WHAT THE TASK REQUIRES:
Images must not appear in your copy; reproduce every other part of the records exactly.

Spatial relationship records

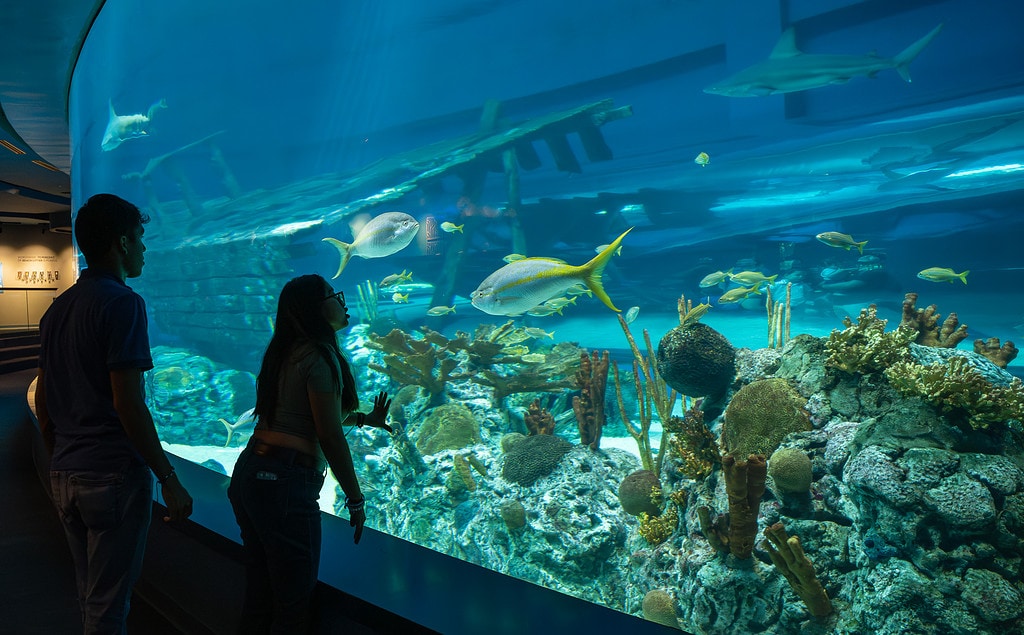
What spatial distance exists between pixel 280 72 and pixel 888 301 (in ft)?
73.1

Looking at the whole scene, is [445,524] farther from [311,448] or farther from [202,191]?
[202,191]

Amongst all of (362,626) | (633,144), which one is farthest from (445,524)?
(633,144)

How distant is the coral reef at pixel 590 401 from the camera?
5051mm

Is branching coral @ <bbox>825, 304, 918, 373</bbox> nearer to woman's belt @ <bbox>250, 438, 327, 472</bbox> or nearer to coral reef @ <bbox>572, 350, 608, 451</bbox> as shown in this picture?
coral reef @ <bbox>572, 350, 608, 451</bbox>

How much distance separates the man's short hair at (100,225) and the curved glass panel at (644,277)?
225 cm

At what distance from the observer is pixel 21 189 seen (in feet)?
59.2

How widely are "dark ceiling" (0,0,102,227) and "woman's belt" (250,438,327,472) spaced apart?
7.04 m

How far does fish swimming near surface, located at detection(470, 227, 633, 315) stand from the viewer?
3277 mm

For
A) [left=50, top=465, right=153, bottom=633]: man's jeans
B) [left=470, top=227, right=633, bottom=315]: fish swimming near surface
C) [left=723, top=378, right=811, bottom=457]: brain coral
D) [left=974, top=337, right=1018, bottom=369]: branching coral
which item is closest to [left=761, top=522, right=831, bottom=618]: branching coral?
[left=723, top=378, right=811, bottom=457]: brain coral

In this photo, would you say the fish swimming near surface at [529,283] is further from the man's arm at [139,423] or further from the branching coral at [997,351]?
the branching coral at [997,351]

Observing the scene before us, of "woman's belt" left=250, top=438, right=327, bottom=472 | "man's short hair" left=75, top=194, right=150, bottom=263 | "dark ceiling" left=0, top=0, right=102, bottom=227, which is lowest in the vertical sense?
"woman's belt" left=250, top=438, right=327, bottom=472

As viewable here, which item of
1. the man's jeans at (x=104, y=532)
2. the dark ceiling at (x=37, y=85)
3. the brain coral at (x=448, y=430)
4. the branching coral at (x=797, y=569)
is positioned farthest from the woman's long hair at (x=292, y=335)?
the dark ceiling at (x=37, y=85)

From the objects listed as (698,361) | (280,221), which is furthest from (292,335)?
(280,221)

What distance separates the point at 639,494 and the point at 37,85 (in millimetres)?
10749
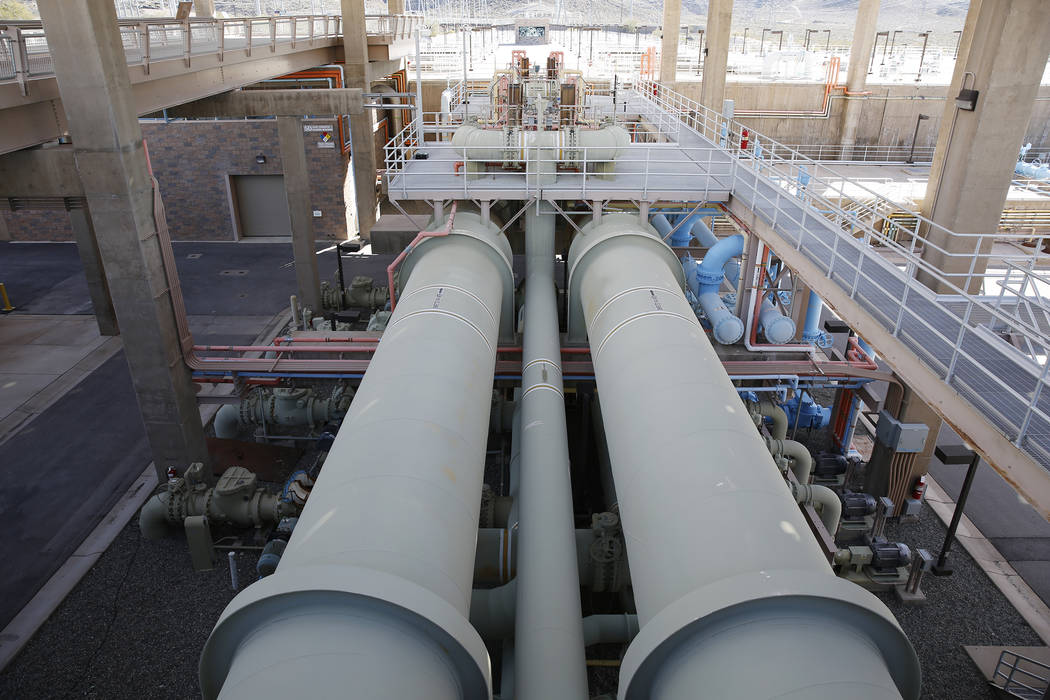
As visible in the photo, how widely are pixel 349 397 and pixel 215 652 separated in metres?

COMPLETE OUTPUT:
What spatial distance exists between pixel 280 72 and pixel 888 301 (in ft)?
73.1

Looking at the whole scene, is [445,524] farther from [311,448] or farther from [202,191]?
[202,191]

Amongst all of (362,626) | (633,144), which one is farthest from (445,524)?
(633,144)

How distant is the coral reef at pixel 590 401 from the camera?
5051mm

Is branching coral @ <bbox>825, 304, 918, 373</bbox> nearer to woman's belt @ <bbox>250, 438, 327, 472</bbox> or nearer to coral reef @ <bbox>572, 350, 608, 451</bbox> as shown in this picture?
coral reef @ <bbox>572, 350, 608, 451</bbox>

How much distance separates the man's short hair at (100,225) and the curved glass panel at (644,277)?
225 cm

At what distance from the observer is pixel 21 189 seen (in feet)?
59.2

How widely are "dark ceiling" (0,0,102,227) and "woman's belt" (250,438,327,472) spaced apart?
7.04 m

How far does fish swimming near surface, located at detection(470, 227, 633, 315) stand from the viewer?
3277 mm

For
A) [left=50, top=465, right=153, bottom=633]: man's jeans
B) [left=470, top=227, right=633, bottom=315]: fish swimming near surface
C) [left=723, top=378, right=811, bottom=457]: brain coral
D) [left=974, top=337, right=1018, bottom=369]: branching coral
which item is closest to [left=761, top=522, right=831, bottom=618]: branching coral?
[left=723, top=378, right=811, bottom=457]: brain coral

In this photo, would you say the fish swimming near surface at [529,283] is further from the man's arm at [139,423] or further from the branching coral at [997,351]?
the branching coral at [997,351]

Observing the scene before us, of "woman's belt" left=250, top=438, right=327, bottom=472 | "man's short hair" left=75, top=194, right=150, bottom=263 | "dark ceiling" left=0, top=0, right=102, bottom=227, which is lowest in the vertical sense?
"woman's belt" left=250, top=438, right=327, bottom=472

As viewable here, which item of
1. the man's jeans at (x=104, y=532)
2. the dark ceiling at (x=37, y=85)
3. the brain coral at (x=448, y=430)
4. the branching coral at (x=797, y=569)
is positioned farthest from the woman's long hair at (x=292, y=335)?
the dark ceiling at (x=37, y=85)

From the objects listed as (698,361) | (280,221), which is furthest from (292,335)?
(280,221)

What distance separates the point at 639,494 and the point at 37,85 (in millimetres)?
10749
As visible in the photo, how widely are pixel 349 397 and pixel 215 652 separated in metres?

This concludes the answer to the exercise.